Brandon chuckles. “Hey guys, what's up?”

“You guys gotta keep your minds sharp if you're gonna succeed in this life,” Ghetto Costanza explains. “You gotta speed things up to stay on top,” he says and taps his temple with his right hand then snaps his fingers twice. “Crack.” He nods.

Brandon laughs. “You're buying crack, Andrew?”

“Who the fuck is Andrew?” He flicks his cigarette butt onto the sidewalk. “You're like that skateboard prick. What's his name? Randy. Randy Hawkins.”

I look at Brandon, shrug my shoulders, shake my head.
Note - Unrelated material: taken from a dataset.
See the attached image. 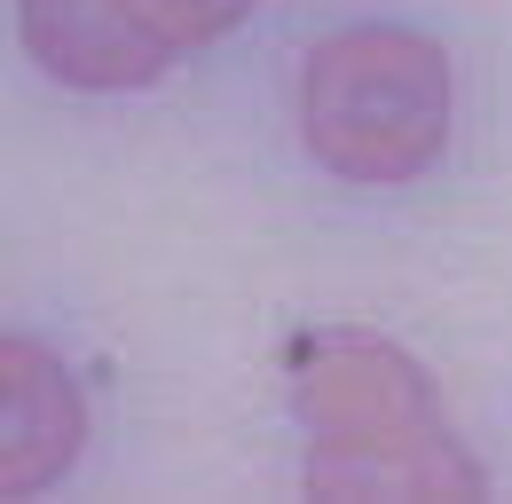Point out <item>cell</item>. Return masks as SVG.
Masks as SVG:
<instances>
[{"label":"cell","instance_id":"6da1fadb","mask_svg":"<svg viewBox=\"0 0 512 504\" xmlns=\"http://www.w3.org/2000/svg\"><path fill=\"white\" fill-rule=\"evenodd\" d=\"M292 402L316 497H481V465L449 441L426 371L371 331H316L292 355Z\"/></svg>","mask_w":512,"mask_h":504},{"label":"cell","instance_id":"7a4b0ae2","mask_svg":"<svg viewBox=\"0 0 512 504\" xmlns=\"http://www.w3.org/2000/svg\"><path fill=\"white\" fill-rule=\"evenodd\" d=\"M300 134L339 182H410L449 142V56L402 24H347L300 71Z\"/></svg>","mask_w":512,"mask_h":504},{"label":"cell","instance_id":"3957f363","mask_svg":"<svg viewBox=\"0 0 512 504\" xmlns=\"http://www.w3.org/2000/svg\"><path fill=\"white\" fill-rule=\"evenodd\" d=\"M16 32H24V56L48 79L95 87V95L150 87L174 63L166 40L150 32L142 0H16Z\"/></svg>","mask_w":512,"mask_h":504},{"label":"cell","instance_id":"277c9868","mask_svg":"<svg viewBox=\"0 0 512 504\" xmlns=\"http://www.w3.org/2000/svg\"><path fill=\"white\" fill-rule=\"evenodd\" d=\"M87 441L71 371L40 339H0V497H40Z\"/></svg>","mask_w":512,"mask_h":504},{"label":"cell","instance_id":"5b68a950","mask_svg":"<svg viewBox=\"0 0 512 504\" xmlns=\"http://www.w3.org/2000/svg\"><path fill=\"white\" fill-rule=\"evenodd\" d=\"M142 16H150V32L166 40V56H197V48H213L221 32H237V24L253 16V0H142Z\"/></svg>","mask_w":512,"mask_h":504}]
</instances>
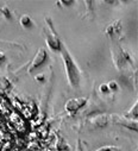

“Holy Jesus, there's a chicken in there,” the shorter of the two greasy guys exclaims excitedly.

I sigh and look down at my feet.

“Crank, coke, speed, E?” Ghetto Costanza continues.

I'm staring down at the cracked, gum speckled sidewalk strewn with cigarette butts and other urban detritus. I watch a tattered page of some local, independent newspaper blow down the sidewalk and get stuck under a newspaper vending machine. I'm distracted by call girl ads and paid clinical trial offers fluttering about in the early morning breeze, spattered with what I can only hope to be ketchup.

“You guys like H? Speedballs?”

I look down the street to finally see a procession of more familiar delinquents making its way down the sidewalk. I take a deep breath, turn and look back at Ghetto Costanza.

“Weren't you about to tell me the meaning of life, or something?” I question.

Brandon laughs.

“That's all you're after?” the crack dealer replies.

“I dunno, I'll take a business card or something if you've got one,” Brandon retorts.

Costanza sighs. “You wanna know what it all means, huh?”

“Yeah,” I reply.

“The meaning of life. The meaning of meaning.” He exhales sharply. “All right, well, it's pretty simple. All you really need to know is–” he trails off as a black Infinity SUV with tinted windows pulls up to the curb behind Brandon's car. The passenger window rolls down part way, enough to reveal a vaguely Asian-looking woman with big hair. He walks over to the car without saying anything to us.

I look at Brandon. He just shrugs, smirking.

The passenger side door opens and the crack-dealing philosopher climbs in awkwardly, too small for the big SUV.

“What's up Andrew?” asks my least favorite person from the party. I can't think of his name. We're not friends.